A national opinion poll has found that a majority of Americans believe their cities are improving and, even though most people still prefer living in the suburbs, they support tax subsidies for historic preservation, mass transit, highway construction and low-income housing for urban centers.
The poll consists of a survey of 1,008 persons by the Gallup Organization for the Urban Land Institute, a developers' research group.
The poll found that, while most Americans would not be willing to move to the downtown area of their city, a majority feel a good job is being done to improve cities and they would support subsidies for future improvements.
"Americans are no longer turning their back on cities," said George Gallup Jr., president of the Gallup Organization, in a presentation of the survey results to ULI's 50th anniversary convention in Orlando, Fla., last week. "Many are taking a renewed interest in their city. We found that nine out of 10 city dwellers are willing to give time and money to solve the problems in their cities."

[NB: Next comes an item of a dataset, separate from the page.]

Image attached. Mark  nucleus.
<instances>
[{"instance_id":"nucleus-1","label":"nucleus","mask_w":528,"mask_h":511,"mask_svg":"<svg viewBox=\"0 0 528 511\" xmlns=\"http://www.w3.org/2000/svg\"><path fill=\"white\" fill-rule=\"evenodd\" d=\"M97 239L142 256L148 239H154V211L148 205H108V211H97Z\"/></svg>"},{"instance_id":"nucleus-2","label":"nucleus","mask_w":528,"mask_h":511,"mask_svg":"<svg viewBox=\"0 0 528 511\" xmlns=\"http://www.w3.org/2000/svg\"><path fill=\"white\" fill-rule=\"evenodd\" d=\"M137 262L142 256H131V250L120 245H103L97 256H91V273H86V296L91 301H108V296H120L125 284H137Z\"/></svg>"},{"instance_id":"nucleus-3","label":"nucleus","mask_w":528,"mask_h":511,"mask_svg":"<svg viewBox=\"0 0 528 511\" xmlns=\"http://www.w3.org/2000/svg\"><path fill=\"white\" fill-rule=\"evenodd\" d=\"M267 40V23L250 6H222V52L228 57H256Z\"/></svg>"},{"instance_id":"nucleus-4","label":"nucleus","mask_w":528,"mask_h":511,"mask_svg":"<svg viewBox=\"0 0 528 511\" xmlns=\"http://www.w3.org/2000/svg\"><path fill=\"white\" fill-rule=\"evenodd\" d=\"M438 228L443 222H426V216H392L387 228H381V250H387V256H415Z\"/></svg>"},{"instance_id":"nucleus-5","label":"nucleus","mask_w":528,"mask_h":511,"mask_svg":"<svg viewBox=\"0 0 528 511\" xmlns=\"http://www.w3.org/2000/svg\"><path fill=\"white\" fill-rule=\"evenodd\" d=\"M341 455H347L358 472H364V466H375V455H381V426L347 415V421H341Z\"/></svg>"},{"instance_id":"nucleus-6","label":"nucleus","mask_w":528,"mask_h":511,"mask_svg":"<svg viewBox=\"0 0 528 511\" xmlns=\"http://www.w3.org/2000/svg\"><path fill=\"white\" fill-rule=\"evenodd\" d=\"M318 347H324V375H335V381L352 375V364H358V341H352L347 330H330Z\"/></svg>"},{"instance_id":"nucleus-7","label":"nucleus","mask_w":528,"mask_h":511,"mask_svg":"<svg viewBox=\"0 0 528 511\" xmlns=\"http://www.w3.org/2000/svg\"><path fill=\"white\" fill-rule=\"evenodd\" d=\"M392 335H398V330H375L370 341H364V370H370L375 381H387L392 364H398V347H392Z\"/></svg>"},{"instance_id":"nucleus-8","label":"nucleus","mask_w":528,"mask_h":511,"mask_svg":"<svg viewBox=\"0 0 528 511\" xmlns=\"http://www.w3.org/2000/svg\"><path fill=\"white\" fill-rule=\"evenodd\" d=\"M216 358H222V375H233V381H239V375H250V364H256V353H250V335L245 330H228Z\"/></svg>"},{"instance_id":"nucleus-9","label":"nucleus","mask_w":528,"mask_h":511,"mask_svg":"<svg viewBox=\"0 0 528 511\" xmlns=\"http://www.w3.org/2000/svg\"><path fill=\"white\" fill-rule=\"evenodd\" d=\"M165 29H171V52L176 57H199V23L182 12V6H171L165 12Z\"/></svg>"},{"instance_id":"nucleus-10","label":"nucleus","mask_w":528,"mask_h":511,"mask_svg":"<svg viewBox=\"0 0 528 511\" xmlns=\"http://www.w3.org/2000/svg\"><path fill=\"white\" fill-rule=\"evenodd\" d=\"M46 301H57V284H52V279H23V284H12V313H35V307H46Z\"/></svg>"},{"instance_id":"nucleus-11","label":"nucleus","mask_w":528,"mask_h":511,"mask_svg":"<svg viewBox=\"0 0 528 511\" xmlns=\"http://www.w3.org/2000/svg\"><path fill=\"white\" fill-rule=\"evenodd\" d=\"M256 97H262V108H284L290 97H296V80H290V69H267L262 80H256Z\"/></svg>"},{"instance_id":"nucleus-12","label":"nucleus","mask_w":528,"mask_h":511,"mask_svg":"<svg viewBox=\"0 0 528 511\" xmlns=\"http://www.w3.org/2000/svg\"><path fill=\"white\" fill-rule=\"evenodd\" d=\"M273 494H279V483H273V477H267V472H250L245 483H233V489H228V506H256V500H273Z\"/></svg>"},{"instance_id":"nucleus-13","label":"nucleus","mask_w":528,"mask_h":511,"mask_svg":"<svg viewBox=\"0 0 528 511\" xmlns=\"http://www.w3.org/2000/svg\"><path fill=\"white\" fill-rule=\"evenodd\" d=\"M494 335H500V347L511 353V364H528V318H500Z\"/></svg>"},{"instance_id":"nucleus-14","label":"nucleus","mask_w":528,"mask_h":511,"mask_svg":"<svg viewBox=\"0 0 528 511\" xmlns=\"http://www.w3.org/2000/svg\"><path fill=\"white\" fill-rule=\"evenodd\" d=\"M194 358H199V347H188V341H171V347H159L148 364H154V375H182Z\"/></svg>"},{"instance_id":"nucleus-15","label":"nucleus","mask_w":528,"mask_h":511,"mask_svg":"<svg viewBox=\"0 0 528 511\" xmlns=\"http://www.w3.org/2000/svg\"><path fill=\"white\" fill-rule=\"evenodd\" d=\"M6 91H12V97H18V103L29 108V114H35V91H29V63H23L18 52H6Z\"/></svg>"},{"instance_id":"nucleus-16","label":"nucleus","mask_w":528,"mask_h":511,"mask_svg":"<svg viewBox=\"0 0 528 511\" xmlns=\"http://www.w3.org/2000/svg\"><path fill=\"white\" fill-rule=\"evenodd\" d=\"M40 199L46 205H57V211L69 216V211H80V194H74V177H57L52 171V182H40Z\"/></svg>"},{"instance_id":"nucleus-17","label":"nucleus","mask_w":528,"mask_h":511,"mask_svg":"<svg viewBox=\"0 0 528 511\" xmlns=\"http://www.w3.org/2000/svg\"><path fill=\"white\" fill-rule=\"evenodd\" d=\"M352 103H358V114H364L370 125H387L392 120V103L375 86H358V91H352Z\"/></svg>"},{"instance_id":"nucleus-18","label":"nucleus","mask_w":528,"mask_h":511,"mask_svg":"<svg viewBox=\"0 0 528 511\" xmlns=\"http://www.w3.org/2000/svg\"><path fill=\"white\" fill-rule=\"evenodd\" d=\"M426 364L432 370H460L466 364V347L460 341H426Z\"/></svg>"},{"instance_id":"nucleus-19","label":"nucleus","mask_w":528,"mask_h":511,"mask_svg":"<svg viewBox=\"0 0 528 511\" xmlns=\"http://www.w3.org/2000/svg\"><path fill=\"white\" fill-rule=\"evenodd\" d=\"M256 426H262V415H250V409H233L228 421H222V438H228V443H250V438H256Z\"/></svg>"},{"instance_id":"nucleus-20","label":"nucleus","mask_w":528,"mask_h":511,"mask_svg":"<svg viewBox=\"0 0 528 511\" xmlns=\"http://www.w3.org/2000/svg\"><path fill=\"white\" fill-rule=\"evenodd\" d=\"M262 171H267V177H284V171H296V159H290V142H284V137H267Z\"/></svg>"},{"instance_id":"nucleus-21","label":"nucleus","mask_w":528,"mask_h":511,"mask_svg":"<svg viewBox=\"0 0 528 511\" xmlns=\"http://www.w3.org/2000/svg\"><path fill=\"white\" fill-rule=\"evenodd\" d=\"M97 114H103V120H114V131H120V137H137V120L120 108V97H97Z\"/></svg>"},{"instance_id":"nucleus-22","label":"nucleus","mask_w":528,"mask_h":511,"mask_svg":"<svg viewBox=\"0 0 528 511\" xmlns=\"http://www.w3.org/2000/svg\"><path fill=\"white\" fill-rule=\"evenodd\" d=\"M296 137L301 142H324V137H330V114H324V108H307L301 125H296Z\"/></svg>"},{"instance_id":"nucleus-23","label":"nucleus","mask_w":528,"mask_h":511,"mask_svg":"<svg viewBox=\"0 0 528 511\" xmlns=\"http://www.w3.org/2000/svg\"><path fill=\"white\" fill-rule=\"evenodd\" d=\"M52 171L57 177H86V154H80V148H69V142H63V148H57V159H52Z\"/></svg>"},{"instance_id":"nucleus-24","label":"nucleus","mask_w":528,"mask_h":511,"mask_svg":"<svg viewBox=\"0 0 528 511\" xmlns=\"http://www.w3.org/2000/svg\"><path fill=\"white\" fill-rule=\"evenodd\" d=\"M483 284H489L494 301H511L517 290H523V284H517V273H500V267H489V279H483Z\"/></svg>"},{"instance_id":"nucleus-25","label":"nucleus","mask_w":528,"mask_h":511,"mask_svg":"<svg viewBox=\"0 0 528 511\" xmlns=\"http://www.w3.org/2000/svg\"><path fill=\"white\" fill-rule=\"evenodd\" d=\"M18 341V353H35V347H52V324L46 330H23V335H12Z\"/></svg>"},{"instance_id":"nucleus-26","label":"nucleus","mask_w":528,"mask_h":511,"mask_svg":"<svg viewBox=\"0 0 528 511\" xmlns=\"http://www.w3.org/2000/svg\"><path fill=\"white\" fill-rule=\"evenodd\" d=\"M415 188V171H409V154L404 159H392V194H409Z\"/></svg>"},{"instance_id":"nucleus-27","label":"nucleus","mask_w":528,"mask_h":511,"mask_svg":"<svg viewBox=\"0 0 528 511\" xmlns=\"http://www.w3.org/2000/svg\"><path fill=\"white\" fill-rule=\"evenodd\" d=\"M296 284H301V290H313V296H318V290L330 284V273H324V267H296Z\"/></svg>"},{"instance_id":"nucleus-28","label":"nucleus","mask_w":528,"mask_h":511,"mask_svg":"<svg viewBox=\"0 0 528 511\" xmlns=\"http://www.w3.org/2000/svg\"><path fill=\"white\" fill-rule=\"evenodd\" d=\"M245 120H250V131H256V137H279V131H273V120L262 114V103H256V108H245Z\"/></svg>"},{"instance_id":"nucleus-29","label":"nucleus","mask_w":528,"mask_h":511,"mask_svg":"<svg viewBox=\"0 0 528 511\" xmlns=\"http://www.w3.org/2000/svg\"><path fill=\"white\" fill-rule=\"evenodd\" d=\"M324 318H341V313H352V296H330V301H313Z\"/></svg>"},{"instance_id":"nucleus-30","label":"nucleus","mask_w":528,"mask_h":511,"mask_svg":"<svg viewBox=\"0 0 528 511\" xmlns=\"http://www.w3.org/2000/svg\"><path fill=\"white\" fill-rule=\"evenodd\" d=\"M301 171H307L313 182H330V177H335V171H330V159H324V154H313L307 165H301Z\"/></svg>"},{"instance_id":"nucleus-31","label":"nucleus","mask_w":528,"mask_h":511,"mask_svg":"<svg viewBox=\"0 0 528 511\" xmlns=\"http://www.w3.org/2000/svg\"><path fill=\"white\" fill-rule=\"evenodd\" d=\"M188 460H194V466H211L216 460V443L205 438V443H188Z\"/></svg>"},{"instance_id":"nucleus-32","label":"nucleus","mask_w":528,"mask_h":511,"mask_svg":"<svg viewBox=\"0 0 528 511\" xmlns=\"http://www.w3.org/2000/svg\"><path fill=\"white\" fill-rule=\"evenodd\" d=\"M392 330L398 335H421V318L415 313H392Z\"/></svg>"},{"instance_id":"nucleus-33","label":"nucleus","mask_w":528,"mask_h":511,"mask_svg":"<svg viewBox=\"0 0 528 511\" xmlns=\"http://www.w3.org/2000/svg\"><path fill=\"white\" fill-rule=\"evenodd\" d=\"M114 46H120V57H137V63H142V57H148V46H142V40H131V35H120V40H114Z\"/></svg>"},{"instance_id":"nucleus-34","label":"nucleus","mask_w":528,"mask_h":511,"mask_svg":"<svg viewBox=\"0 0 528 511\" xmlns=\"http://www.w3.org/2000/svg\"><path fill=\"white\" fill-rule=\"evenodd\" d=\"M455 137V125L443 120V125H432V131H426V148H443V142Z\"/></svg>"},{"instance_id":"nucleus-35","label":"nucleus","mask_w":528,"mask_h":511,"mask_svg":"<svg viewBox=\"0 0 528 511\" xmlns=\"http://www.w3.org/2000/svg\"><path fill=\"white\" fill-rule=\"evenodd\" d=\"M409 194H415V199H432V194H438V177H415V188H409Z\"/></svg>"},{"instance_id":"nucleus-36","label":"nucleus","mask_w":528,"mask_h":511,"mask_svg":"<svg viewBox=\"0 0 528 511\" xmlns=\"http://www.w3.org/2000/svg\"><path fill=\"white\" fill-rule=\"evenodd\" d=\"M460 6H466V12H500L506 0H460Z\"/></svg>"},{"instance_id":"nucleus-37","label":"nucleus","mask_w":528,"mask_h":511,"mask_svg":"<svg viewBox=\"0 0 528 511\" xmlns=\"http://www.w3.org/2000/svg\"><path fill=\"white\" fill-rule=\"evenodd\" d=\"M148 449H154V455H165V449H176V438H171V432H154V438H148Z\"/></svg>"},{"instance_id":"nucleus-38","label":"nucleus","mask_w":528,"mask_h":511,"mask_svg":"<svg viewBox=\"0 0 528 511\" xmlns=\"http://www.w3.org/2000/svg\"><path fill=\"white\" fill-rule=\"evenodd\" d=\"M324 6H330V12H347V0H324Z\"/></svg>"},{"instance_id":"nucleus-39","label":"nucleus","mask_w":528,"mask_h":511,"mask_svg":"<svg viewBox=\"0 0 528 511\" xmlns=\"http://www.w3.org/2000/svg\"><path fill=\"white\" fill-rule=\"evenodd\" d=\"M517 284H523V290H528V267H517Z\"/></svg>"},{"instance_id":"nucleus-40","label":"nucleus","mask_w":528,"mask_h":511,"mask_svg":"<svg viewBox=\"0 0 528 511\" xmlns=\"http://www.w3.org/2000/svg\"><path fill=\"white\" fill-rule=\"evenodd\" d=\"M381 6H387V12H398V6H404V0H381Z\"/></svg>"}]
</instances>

The survey, designed to poll a cross-section of the U.S. population on its attitude towards cities and communities, found that a majority of Americans believe their neighborhoods and communities will improve or remain the same, rather than decline, during the next 10 years. People who said they feel their local taxes are either low or "about right" were more inclined to predict their cities would improve in the future than those who said they believe their taxes are too high.
Most respondents gave high ratings to their communities for shopping convenience, fire and police protection, sanitation, schools and housing construction. Street and road maintenance, housing maintenance and the quality of playgrounds for children were generally rated fair or poor.
Crime, traffic and parking were often cited as inner-city problems. A small majority said they believe they can find better shopping in suburban malls than in downtown retail centers.
Overall, midwesterners and westerners rated their neighborhood services more highly than did easterners or southerners. At the same time, suburban dwellers rated their neighborhoods higher than did people residing in urban or rural areas on all the factors tested.
The poll found that America is still a nation of homeowners. Seven in 10 American adults own their own homes and 81 percent of all Americans said their housing is excellent or good. Only 19 percent rated their housing as fair or poor.
A majority of the respondents cited quality of construction as the highest priority in the building of a new home; architecture quality was the second priority. At the same time, 62 percent said they prefer housing built since 1960.
The poll found that nearly half the respondents said there is not enough housing in their area for lower- and middle-income families, while half said they believe such housing is adequate. Of those that said there should be more housing for low-income families, 35 percent said they support construction of new housing, while 47 percent said they favor rehabilitating existing housing.
The poll found that Americans strongly favor historic preservation and believe local community groups should have a central role in decisions about preservation.
"We are seeing a growing interest in permanence and aesthetics," Gallup said. "A growing interest in preserving the past comes through again and again in this poll."
More than seven in 10 said they believe a good job is being done to restore historic buildings and districts, and 69 percent said they support tax deductions for restoring historic homes. Only 55 percent said they support tax deductions for restoring historic commercial buildings.
The poll found that 97 percent of Americans believe they should have a strong voice in preservation questions. Large majorities also felt that local government and local history experts should also have a voice.
While the poll found that 51 percent of Americans believe local zoning and planning boards are in touch with the public's interests, as many as 39 percent said such boards are not in touch with their interests. Those least inclined to rate their zoning boards positively are easterners and people living in densely populated areas.
While 80 percent of the respondents said they believe developers have helped improve their communities, 74 percent said they believe developers do not pay enough attention to how their work affects the environment.
When asked if environmental regulations should be relaxed to stimulate economic growth and development, respondents split evenly, with 46 percent approving relaxing regulations and 45 percent opposing.
In response to questions about their local taxes, two-thirds of the respondents said their taxes are too high, but large majorities said they would approve tax deductions for preserving farm land and open space, rehabilitating housing in city slums, energy improvements for more efficient heating and subsidies for improving downtown areas.
Although 75 percent said they believe in tax deductions on mortgage interest for principal residences, only 30 percent said a similar deduction should be allowed for vacation homes.
Nearly six in 10 said there is not enough land set aside for wilderness areas in the United States, and 82 percent said they would support subsidies for preservation of more wilderness land.
Gallup also told the developers gathered in Orlando, Fla., that a majority of the respondents said they expect changes in their housing in the near future, either moving to another house or city, or making improvements on their existing homes.
"That is good for the development industry," Gallup said. "This poll shows there should be a lot of activity in the housing market over the next 10 years."